Tarefa proposta 1
Conforme a resenha sobre The Forty-Year-Old Version, por que não é exatamente uma surpresa que o cinema tenha alimentado estereótipos sobre as vivências de pessoas não-brancas?

■ ■ ■ ■ ■ ■ ■

The Forty-Year-Old Version: uma mulher negra protagonista de si

The Forty-Year-Old Version: uma mulher negra protagonista de si

O cinema alimentou de forma problemática diversos estereótipos sobre as vivências de pessoas não-brancas. Isso não é exatamente uma surpresa, se tratando de uma indústria predominantemente branca e masculina. Em The Forty-Year-Old Version, disponível na Netflix, Radha Blank subverte com a norma das produções cinematográficas por ser uma mulher negra à frente da direção e roteiro, além de protagonista do longa.

Propor uma narrativa sobre existir sendo uma mulher negra, sem fazer com que o racismo seja a sina de sua protagonista é a real subversão de Banks. Neste longa, conhecemos uma mulher disposta a contar sua história sem fazer de dor ou violência antagonistas.

Essa não é mais história triste sobre a experiência de ser uma pessoa racializada

Em The Forty-Year-Old Version acompanhamos a história de Radha (Radha Blank). Ela é uma mulher negra, dramaturga, chegando aos 40 anos, que insatisfeita com os rumos de sua vida decide fazer rap. Essa crônica, que deixa de fora aspectos dramáticos de certa tendência ao clichê, é a grande ousadia de Blank. Não estamos falando, porém, de mais um Grande exemplo de superação™. Como qualquer outra pessoa, ela busca conhecer e explorar o lugar que ocupa no mundo. Uma personagem com defeitos, qualidades, medos, sonhos e tesão. Radha, portanto, se torna brilhantemente humanizada como poucas vezes uma mulher negra foi nas telas.

■ ■ ■ ■ ■ ■ ■

Tarefa proposta 2
Reúna todas as linhas dos registros que contêm a palavra "banner", considerando a distinção entre maiúsculas e minúsculas.

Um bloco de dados

■ ■ ■ ■ ■ ■ ■

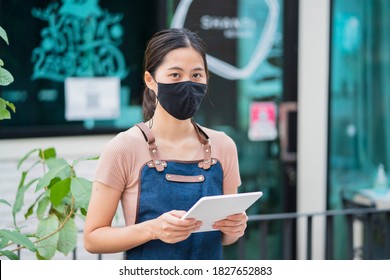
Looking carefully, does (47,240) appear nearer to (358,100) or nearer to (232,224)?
(232,224)

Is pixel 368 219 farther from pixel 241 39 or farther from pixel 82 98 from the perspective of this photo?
pixel 82 98

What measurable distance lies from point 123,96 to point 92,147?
41 cm

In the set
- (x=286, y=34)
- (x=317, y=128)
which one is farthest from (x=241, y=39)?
(x=317, y=128)

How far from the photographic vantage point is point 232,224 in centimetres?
244

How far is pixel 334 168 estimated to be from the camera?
19.8 ft

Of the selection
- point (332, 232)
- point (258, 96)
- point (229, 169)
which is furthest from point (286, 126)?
point (229, 169)

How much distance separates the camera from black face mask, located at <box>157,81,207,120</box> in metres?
2.48

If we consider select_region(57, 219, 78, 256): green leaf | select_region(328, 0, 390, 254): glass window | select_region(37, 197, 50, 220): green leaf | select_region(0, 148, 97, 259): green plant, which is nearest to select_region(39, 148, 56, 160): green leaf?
select_region(0, 148, 97, 259): green plant

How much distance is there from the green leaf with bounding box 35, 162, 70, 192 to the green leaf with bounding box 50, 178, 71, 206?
0.03 meters

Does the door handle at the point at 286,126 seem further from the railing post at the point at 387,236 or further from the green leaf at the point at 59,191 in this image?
the green leaf at the point at 59,191

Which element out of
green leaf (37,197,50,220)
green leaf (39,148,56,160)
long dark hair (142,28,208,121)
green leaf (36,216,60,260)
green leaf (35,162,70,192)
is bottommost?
green leaf (36,216,60,260)

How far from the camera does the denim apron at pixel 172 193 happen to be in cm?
242

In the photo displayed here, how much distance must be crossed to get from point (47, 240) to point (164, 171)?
0.81 metres

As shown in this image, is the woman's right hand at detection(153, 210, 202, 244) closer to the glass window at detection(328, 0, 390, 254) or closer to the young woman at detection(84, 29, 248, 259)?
the young woman at detection(84, 29, 248, 259)
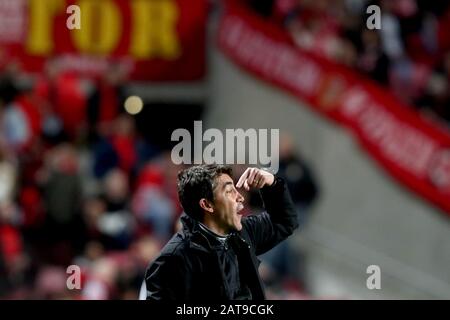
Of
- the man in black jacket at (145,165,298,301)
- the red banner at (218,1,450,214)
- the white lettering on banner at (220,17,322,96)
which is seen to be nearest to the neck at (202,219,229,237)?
the man in black jacket at (145,165,298,301)

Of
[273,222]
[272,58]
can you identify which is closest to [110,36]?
[272,58]

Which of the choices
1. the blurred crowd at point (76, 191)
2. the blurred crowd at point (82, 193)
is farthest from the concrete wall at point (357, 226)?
the blurred crowd at point (76, 191)

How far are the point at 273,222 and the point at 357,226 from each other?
25.8 ft

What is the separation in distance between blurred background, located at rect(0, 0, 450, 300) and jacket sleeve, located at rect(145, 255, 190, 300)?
453cm

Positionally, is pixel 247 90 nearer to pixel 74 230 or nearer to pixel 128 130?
pixel 128 130

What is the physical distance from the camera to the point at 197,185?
489 cm

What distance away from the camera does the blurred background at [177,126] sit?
11.8 m

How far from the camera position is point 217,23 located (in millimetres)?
15836

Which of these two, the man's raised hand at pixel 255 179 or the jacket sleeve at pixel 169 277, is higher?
the man's raised hand at pixel 255 179

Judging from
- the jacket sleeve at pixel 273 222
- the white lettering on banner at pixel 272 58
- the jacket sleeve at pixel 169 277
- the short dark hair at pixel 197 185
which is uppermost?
the white lettering on banner at pixel 272 58

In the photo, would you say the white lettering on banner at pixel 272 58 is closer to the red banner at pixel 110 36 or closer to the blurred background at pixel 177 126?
the blurred background at pixel 177 126

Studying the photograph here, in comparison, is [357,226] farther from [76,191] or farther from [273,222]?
[273,222]

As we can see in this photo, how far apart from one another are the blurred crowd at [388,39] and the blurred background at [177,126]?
0.8 inches
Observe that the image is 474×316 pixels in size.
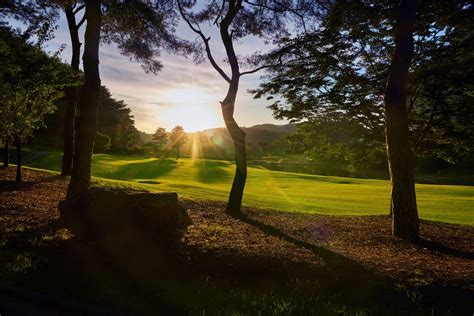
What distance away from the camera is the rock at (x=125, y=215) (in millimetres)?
7594

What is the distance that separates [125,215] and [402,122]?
8.03 m

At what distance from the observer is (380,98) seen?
602 inches

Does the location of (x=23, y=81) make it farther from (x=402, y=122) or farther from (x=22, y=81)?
(x=402, y=122)

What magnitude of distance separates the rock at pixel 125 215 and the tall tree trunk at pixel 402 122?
6612mm

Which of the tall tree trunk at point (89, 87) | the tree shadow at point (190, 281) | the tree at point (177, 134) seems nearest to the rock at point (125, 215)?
the tree shadow at point (190, 281)

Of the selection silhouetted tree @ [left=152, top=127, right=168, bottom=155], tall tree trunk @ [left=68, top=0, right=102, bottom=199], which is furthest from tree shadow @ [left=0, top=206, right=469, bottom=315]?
silhouetted tree @ [left=152, top=127, right=168, bottom=155]

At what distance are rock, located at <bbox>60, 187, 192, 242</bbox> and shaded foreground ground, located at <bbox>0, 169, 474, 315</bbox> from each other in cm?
29

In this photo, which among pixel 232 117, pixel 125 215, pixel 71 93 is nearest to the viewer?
pixel 125 215

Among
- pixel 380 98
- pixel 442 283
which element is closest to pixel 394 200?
pixel 442 283

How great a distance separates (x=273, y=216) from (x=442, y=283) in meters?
9.01

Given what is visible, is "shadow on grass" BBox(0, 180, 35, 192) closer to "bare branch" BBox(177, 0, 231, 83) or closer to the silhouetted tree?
"bare branch" BBox(177, 0, 231, 83)

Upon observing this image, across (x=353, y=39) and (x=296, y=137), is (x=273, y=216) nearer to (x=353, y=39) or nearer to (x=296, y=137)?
(x=296, y=137)

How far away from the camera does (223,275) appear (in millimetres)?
6121

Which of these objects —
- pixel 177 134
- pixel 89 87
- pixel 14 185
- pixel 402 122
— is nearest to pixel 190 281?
pixel 402 122
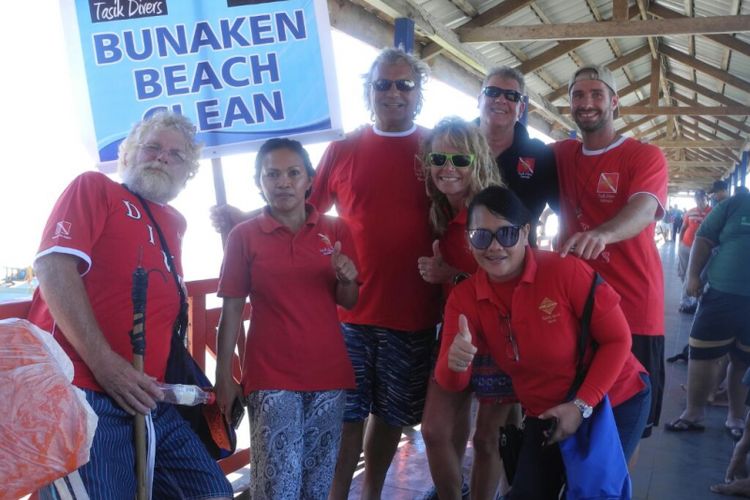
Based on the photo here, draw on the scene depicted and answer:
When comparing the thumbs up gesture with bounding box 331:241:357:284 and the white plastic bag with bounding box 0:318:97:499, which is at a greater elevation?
the thumbs up gesture with bounding box 331:241:357:284

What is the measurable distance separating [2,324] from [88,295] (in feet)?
2.44

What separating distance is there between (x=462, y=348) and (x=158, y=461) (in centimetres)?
108

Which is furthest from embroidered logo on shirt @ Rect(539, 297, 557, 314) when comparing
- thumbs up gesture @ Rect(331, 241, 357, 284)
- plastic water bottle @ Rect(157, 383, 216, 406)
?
plastic water bottle @ Rect(157, 383, 216, 406)

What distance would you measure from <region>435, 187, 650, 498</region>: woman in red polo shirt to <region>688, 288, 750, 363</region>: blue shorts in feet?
8.97

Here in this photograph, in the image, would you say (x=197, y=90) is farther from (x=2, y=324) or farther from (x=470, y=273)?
(x=2, y=324)

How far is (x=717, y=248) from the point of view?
4.92 metres

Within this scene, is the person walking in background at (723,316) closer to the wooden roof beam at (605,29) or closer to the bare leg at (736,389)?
the bare leg at (736,389)

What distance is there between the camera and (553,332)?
86.3 inches

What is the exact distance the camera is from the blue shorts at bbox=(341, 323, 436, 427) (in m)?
2.82

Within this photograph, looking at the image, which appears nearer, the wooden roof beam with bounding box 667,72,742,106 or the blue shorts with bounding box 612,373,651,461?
the blue shorts with bounding box 612,373,651,461

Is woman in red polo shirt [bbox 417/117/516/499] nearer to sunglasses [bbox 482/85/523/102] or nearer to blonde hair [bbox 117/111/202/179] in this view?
sunglasses [bbox 482/85/523/102]

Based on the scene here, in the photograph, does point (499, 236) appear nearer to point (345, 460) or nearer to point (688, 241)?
point (345, 460)

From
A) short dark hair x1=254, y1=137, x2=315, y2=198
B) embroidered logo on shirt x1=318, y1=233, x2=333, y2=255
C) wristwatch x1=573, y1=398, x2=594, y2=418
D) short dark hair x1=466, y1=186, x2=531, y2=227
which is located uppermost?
short dark hair x1=254, y1=137, x2=315, y2=198

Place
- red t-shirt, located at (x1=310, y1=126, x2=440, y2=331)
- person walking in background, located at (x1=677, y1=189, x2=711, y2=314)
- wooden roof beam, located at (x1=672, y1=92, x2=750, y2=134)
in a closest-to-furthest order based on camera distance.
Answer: red t-shirt, located at (x1=310, y1=126, x2=440, y2=331) → person walking in background, located at (x1=677, y1=189, x2=711, y2=314) → wooden roof beam, located at (x1=672, y1=92, x2=750, y2=134)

■ ■ ■ ■ ■ ■ ■

Resposta redigida 1
Porque se trata de uma indústria predominantemente branca e masculina.

Resposta redigida 2
- the red banner at (218,1,450,214)
- the white lettering on banner at (220,17,322,96)
- the white lettering on banner at pixel 272 58
the white lettering on banner at pixel 272 58
In the photo, would you say the white lettering on banner at pixel 272 58 is closer to the red banner at pixel 110 36 or closer to the blurred background at pixel 177 126?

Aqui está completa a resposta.